The rationale behind this fight is simple: Because the tax
havens do not allow any controls, and serve as harbours to hedge
funds and other speculative capital tools, they have contributed
to spread the so-called toxic financial transactions, and
therefore to the present financial instability.
But there are several reasons to doubt the seriousness of the
industrialized world. For one thing, the fight against the tax
havens has been so far only a long and yet futile war of words.

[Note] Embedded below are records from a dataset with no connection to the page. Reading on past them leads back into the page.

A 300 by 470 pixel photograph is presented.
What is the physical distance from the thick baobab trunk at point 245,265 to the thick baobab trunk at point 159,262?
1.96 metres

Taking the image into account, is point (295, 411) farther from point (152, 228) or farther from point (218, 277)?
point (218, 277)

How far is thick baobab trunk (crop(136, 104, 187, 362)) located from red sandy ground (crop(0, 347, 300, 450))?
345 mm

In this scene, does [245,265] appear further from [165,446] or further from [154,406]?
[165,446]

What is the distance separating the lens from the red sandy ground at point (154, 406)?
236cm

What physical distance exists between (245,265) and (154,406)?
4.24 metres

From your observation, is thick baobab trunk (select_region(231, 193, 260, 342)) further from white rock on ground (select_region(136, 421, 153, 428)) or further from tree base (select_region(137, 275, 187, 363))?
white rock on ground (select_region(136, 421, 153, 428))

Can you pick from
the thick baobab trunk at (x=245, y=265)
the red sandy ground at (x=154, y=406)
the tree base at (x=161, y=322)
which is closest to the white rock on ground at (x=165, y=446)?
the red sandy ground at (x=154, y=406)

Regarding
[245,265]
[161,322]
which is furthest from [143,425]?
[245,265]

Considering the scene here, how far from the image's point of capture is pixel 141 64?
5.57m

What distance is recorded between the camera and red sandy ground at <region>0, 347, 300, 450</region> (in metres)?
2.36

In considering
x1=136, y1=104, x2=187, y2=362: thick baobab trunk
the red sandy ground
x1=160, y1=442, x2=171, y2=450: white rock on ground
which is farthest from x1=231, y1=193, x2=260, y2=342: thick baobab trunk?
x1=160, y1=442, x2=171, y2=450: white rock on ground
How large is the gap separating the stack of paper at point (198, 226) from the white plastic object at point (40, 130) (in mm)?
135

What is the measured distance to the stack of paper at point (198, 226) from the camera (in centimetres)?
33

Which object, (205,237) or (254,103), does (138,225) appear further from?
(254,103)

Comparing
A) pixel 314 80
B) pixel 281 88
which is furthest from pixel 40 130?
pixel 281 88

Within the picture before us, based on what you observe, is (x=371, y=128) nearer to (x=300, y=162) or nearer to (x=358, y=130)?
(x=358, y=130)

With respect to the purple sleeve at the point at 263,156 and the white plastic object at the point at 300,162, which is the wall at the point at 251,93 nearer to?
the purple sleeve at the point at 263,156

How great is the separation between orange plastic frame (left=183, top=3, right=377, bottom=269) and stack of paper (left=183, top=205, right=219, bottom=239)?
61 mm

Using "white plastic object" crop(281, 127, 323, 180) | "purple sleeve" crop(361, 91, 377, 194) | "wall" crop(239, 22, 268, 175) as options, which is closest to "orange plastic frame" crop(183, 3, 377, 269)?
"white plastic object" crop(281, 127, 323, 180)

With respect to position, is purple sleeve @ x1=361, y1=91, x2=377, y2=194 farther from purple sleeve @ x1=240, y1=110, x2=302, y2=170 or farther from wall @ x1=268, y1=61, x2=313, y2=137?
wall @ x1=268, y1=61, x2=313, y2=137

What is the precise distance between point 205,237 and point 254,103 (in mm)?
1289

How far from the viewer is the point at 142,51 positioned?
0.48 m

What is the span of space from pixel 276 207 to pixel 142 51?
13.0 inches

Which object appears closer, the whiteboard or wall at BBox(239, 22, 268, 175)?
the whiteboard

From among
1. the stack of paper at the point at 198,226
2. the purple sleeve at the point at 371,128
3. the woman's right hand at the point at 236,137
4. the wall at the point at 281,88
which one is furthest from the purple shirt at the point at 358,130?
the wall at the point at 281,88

Since 1989 the Organisation for Economic Cooperation and
Development (OECD) and its associated Financial Action Taskforce
on Money Laundering (FATF) have developed numerous tools and
strategies to compel tax havens to obey some basic rules.
However, the governments of the industrialized countries, all
officially represented at the OECD and at the FATF, have been at
best witness, at worst obstacles to these efforts.
This is particularly the case of the U.S. and Britain, which
during the early 2000 firmly opposed the creation of a serious
set of rules for tax havens. Even immediately after the terror
attacks of Sept 2001, when the OECD and the FATF dubbed their
campaign against tax havens "a fight against terrorism
financing", the governments of George W. Bush and Anthony
Blair actively defended tax havens as contributors to economic
growth and prosperity, despite their obvious involvement in
laundering of criminal money. At the time, the largest European
countries, which today boast about their efforts to seal off tax
havens, watched discretely from the sides.
On the other hand, the OECD and FATF never disposed of a serious
arsenal to fight against tax havens. The best both organisations
could do to intimidate tax havens was to black list them as
"non cooperative territories and jurisdictions." You
do not need much fantasy to imagine the shivers the tax havens'
leaders – let's say Jean Claude Junker of Luxembourg, or
Prince Albert of Monaco, to name but two – suffered of at the
mere idea of seeing their countries on that ominous black list.
Ironies apart, that the amount of money stacked away in tax
havens across the world grew by ten during the last eight years
is a measure of the success – rather, the lack thereof – of
this battle against tax havens.
Another indicator of the OECD's futility is the black list
itself: In the year 2000 the organisation and the FATF
blacklisted 15 countries, jurisdictions, and territories for not
co-operating in the fight against tax evasion. By October 2008,
that is, at the time when the financial crisis was already
ravaging the whole world, the famous black list was blank.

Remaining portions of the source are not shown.